# Flavored Dehydrated Apples - I Figured It Out



## YuccaFlatsRanch (May 3, 2004)

Have been researching how to take plain dehydrated apple slices (inexpensive) and turn them into something that tastes like another fruit such as peach, strawberry, etc.

They sell peach flavored apple slices - how to make them yourself to save the number of things you might store in food storage.

Look here for concentrated powdered freeze dried fruits.

http://heartlandhoney.com/freezedriedpowderedfruitpeach.aspx

Mix some of the powder to your apple slices which give the bulk for a pie and BINGO - peach pie.


----------



## AngieM2 (May 10, 2002)

Those flavors look great. And the idea of the peach (apple) pie is neat.

Angie


----------



## YuccaFlatsRanch (May 3, 2004)

The freeze dried long term storage companies sell various flavors of dried apples - for much more than the cost of the straight apples. It would seem to me that since I can get the apples from the LDS Cannery at really good prices that I ought to be able to figure out how to make them into other flavors. I will have some of the straight Freeze dried fruits too, but for pies and the like who cares that the bulk comes from less expensive apples.


----------



## Callieslamb (Feb 27, 2007)

flavored apples chopped and put in oat meal - like the store bought packets. I think the family would love it.


----------



## Guest (Mar 17, 2008)

YuccaFlatsRanch said:


> Mix some of the powder to your apple slices which give the bulk for a pie and BINGO - peach pie.


 Well, sorta. What you get is a somewhat peach flavored apple pie.

The proof of the pie is in the eating. Make up a few and have your family try them. You'll soon know if you want to go any further with this.

I keep dried apples as well, just the plain ones. I also keep raisins, dried cranberries (Craisins), and various canned fruits such as peaches and pineapple. I find them to be much more satisfactory than flavored apple slices.

Try them though. You might find you like them.

.....Alan.


----------



## YuccaFlatsRanch (May 3, 2004)

The only reason I would use anything other than fresh peaches to make a peach pie would be in long term food storage. I have been trying to find a way to take my long term storage of dehydrated apple slices and turn them into something that tastes different in the long term storage. I get the dehydrated apples in #10 cans for $5.43 for a 1.3 lb can through the LDS Cannery. That is a terrific price and I just want variety.


----------



## crafty2002 (Aug 23, 2006)

YuccaFlatsRanch said:


> The only reason I would use anything other than fresh peaches to make a peach pie would be in long term food storage. I have been trying to find a way to take my long term storage of dehydrated apple slices and turn them into something that tastes different in the long term storage.
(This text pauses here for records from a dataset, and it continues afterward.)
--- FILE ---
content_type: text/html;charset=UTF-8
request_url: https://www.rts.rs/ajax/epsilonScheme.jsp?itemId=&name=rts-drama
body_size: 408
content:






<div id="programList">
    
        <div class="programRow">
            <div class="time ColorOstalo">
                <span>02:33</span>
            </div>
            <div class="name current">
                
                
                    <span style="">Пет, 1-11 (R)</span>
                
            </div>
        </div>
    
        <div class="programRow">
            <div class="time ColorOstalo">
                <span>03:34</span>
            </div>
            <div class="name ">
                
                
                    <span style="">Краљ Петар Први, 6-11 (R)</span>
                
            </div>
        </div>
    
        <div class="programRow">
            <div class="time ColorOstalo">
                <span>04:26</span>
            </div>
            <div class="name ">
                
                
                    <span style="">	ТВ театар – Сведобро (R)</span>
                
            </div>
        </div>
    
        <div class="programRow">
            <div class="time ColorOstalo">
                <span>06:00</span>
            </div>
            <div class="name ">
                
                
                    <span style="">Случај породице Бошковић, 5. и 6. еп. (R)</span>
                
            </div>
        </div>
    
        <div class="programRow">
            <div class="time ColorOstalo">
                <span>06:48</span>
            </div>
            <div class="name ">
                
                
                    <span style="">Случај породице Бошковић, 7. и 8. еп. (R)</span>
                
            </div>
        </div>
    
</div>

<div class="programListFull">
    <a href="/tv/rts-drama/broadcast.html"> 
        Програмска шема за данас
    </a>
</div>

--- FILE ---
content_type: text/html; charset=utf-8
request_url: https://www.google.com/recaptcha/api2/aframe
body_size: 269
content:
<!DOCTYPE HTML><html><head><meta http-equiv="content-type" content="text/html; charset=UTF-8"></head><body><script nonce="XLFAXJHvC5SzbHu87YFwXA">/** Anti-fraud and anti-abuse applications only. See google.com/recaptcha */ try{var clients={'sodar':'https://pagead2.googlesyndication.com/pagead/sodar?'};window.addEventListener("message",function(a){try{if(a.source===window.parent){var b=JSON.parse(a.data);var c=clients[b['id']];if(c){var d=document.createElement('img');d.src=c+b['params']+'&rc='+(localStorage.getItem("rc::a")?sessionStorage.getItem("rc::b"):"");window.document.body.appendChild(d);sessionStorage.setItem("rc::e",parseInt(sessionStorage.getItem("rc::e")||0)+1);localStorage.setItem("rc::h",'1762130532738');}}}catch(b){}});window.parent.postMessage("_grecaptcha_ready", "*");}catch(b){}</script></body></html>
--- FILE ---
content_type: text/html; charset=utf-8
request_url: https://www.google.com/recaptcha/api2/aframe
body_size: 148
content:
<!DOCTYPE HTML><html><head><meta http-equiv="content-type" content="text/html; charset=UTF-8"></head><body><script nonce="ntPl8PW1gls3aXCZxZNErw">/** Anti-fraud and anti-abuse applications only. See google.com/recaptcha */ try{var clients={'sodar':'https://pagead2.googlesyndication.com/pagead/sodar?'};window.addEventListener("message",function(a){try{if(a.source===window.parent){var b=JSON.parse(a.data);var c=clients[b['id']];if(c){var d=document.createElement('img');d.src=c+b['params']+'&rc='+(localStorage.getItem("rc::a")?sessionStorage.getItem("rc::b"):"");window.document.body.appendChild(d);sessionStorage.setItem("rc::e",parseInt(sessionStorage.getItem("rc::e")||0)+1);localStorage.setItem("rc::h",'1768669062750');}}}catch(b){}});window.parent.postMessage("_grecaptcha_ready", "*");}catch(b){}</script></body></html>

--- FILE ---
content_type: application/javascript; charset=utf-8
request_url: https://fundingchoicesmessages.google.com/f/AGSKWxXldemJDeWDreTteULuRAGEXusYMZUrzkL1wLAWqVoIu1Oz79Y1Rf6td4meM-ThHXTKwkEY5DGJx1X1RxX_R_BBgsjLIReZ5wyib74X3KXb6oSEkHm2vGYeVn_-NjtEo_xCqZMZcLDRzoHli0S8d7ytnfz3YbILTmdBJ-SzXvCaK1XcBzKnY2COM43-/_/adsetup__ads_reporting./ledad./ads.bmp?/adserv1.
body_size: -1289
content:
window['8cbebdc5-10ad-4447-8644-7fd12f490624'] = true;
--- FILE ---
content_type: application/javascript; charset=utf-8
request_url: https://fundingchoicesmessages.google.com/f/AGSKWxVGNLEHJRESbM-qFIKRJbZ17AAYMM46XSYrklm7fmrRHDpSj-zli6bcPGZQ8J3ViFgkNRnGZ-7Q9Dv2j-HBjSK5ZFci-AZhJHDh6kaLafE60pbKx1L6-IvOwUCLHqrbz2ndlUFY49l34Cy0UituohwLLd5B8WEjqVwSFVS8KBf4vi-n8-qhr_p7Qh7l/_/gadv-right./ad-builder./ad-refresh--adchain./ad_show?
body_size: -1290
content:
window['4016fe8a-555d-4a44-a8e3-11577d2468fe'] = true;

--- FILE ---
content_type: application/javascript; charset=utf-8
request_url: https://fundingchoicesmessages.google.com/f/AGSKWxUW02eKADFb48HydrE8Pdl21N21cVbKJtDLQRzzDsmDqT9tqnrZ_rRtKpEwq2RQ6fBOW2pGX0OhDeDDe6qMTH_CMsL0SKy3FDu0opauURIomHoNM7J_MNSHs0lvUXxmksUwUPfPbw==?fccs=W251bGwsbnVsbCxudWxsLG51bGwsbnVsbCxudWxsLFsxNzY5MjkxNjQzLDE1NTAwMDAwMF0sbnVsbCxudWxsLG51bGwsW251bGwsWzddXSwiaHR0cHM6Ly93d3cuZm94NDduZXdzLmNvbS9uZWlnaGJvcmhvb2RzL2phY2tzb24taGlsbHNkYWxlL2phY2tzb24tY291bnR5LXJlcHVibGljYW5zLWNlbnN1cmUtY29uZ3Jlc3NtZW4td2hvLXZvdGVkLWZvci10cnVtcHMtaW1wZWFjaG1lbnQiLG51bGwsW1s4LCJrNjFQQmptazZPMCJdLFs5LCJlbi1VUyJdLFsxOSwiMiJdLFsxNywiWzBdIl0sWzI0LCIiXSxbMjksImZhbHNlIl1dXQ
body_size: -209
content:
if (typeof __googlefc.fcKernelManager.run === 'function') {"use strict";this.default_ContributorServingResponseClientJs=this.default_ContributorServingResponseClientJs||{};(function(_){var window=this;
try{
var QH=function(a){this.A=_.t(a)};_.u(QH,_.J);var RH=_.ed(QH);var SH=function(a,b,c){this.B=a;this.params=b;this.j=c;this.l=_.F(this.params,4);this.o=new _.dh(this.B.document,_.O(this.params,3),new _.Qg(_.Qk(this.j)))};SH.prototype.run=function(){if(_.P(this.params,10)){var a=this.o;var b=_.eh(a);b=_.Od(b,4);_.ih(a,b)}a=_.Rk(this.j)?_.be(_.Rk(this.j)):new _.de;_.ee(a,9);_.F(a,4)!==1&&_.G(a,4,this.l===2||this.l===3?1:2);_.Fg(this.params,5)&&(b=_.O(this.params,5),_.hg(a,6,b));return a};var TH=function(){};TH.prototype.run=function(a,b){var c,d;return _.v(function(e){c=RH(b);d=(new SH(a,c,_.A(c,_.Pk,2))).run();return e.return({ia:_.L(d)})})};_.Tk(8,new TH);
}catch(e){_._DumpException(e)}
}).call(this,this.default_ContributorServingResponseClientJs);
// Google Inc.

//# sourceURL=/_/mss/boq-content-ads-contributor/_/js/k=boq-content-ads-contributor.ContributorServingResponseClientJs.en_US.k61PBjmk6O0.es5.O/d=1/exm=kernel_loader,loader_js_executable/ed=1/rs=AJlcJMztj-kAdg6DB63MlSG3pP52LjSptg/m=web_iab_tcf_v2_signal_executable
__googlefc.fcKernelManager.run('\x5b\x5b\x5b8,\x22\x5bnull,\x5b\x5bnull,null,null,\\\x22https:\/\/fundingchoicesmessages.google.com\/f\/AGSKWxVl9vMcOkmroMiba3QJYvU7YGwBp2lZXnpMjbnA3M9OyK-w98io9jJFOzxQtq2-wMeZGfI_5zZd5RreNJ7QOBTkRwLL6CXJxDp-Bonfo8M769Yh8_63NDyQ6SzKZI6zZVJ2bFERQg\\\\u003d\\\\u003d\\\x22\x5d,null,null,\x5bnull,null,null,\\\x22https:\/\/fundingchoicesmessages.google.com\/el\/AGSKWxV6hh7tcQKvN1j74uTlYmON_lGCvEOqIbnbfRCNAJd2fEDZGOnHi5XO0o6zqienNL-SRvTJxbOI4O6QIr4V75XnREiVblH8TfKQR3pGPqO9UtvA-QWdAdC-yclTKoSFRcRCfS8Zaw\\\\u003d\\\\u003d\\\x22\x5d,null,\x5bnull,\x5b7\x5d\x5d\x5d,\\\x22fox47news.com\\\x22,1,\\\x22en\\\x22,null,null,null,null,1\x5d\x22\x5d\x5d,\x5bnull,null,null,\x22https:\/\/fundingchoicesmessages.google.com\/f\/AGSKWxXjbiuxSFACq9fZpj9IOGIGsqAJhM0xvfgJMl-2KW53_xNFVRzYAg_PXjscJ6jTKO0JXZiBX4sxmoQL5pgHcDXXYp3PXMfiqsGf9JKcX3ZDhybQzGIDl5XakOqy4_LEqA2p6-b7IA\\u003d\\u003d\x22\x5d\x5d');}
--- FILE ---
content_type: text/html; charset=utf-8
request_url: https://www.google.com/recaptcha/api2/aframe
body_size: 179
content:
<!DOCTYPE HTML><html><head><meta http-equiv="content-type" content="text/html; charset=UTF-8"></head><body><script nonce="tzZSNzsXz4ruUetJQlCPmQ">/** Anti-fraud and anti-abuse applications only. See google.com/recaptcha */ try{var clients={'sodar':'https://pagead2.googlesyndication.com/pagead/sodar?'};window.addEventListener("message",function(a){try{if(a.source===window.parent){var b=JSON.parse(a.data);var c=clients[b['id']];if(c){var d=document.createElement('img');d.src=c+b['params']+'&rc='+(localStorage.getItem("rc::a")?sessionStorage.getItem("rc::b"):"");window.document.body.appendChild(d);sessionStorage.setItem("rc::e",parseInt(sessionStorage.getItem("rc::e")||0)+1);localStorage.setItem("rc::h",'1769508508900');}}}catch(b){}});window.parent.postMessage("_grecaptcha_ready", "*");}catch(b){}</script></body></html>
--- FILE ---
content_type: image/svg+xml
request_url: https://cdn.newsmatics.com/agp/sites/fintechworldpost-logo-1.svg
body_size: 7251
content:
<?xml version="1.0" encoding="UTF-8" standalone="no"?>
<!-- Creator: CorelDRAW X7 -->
I get the dehydrated apples in #10 cans for $5.43 for a 1.3 lb can through the LDS Cannery. That is a terrific price and I just want variety.


How many lbs. are they after you rehydrate them?? 
I am looking for things like that to put back myself. I had a couple of #10 cans of SISCO potato granuals that were great but never could get them ordered. Them things stretched out like crazy. 
Thanks for the site.
Dennis


----------